Elicited

Helper tools to construct probability distributions built from expert elicited data for use in monte carlo simulations.

Credit to Brett Hoover, packaging by @magoo

Usage

pip install elicited

import elicited as e

elicited is just a helper tool when using numpy and scipy, so you'll need these in your code.

import numpy as np
from scipy.stats import poisson, zipf, beta, pareto, lognorm

Lognormal

See Occurance and Applications for examples of lognormal distributions in nature.

Expert: Most customers hold around $20K (mode) but I could imagine a customer with $2.5M (max)

mode = 20000
max = 2500000

mean, stdv = e.elicitLogNormal(mode, max)
asset_values = lognorm(s=stdv, scale=np.exp(mean))
asset_values.rvs(100)

Pareto

The 80/20 rule. See Occurance and Applications

Expert: The legal costs of an incident could be devastating. Typically costs are almost zero (val_min) but a black swan could be $100M (val_max).

b = e.elicitPareto(val_min, val_max)
p = pareto(b, loc=val_min-1., scale=1.))

PERT

See PERT Distribution

Expert: Our customers have anywhere from $500-$6000 (val_min / val_max), but it's most typically around $4500 (val_mod)

PERT_a, PERT_b = e.elicitPERT(val_min, val_mod, val_max)
pert = beta(PERT_a, PERT_b, loc=val_min, scale=val_max-val_min)

Zipf's

See Applications

Expert: If we get sued, there will only be a few litigants (nMin). Very rarely it could be 30 or more litigants (nMax), maybe once every thousand cases (pMax) it would be more.

nMin = 1
nMax = 30
pMax = 1/1000

Zs = e.elicitZipf(nMin, nMax, pMax, report=True)
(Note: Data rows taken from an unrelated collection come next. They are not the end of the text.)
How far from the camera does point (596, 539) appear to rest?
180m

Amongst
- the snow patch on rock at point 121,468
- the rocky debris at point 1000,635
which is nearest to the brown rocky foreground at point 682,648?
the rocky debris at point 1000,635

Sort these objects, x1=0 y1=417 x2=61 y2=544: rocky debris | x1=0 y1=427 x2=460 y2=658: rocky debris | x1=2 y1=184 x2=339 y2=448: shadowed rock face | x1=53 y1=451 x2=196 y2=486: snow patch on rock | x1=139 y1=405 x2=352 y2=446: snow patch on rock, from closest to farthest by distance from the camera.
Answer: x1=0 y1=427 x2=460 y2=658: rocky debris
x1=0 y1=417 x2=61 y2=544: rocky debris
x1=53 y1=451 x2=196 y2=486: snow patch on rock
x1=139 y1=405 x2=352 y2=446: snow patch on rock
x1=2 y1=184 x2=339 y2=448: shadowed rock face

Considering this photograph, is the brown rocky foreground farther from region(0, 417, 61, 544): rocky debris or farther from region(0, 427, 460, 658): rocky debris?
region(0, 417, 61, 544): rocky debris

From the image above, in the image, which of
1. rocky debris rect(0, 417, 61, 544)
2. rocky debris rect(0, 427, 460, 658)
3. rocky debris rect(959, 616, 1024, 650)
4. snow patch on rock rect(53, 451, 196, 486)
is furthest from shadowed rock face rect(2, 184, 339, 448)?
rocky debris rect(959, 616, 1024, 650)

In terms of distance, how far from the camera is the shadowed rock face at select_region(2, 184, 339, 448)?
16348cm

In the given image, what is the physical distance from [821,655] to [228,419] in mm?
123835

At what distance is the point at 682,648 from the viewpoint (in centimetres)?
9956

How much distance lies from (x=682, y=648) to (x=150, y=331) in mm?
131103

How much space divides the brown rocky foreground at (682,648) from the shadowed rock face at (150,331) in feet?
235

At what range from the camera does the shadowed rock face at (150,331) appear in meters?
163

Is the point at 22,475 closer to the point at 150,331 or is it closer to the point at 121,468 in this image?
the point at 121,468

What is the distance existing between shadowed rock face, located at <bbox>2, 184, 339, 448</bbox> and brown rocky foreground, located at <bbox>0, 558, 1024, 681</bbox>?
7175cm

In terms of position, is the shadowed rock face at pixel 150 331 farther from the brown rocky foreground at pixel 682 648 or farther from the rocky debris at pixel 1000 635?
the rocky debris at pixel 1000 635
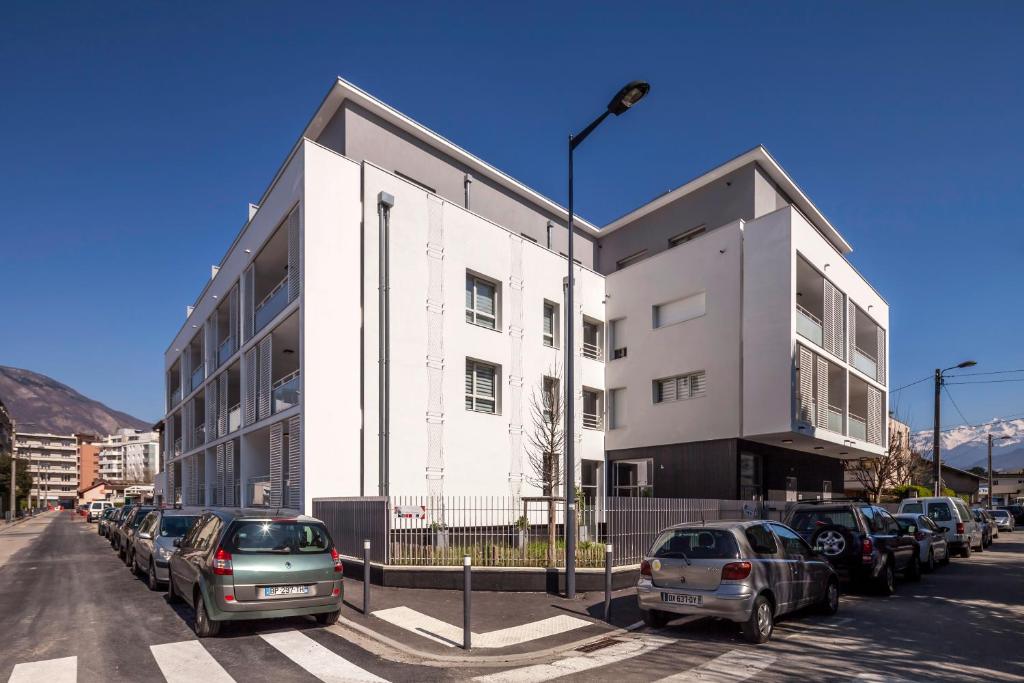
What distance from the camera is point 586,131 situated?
11.8 m

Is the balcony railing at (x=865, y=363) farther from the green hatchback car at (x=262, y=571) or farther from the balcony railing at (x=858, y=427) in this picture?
the green hatchback car at (x=262, y=571)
litigants = zipf(Zs, nMin-1)

litigants.rvs(100)

Reference: Other Useful Elicitations

Listed as a courtesy, these distributions are simple enough to elicit data into directly without a helper function.

Uniform

A "zero knowledge" distribution where all values within the range have equal probability of appearing. Similar to random.randint(a, b)

Expert: The crowd will be between 50 (min) and 500 (max) due to fire code restrictions and the existing residents in the building.

from scipy.stats import uniform

min = 50
max = 500

range = max - min

crowd_size = uniform(min, range)
crowd_size.rvs(100)

Poisson

Expert: About 3000 Customers (average) add a credit card to their account every quarter.

from scipy.stats import poisson
average = 3000
upsells = poisson(average)
upsells.rvs(100)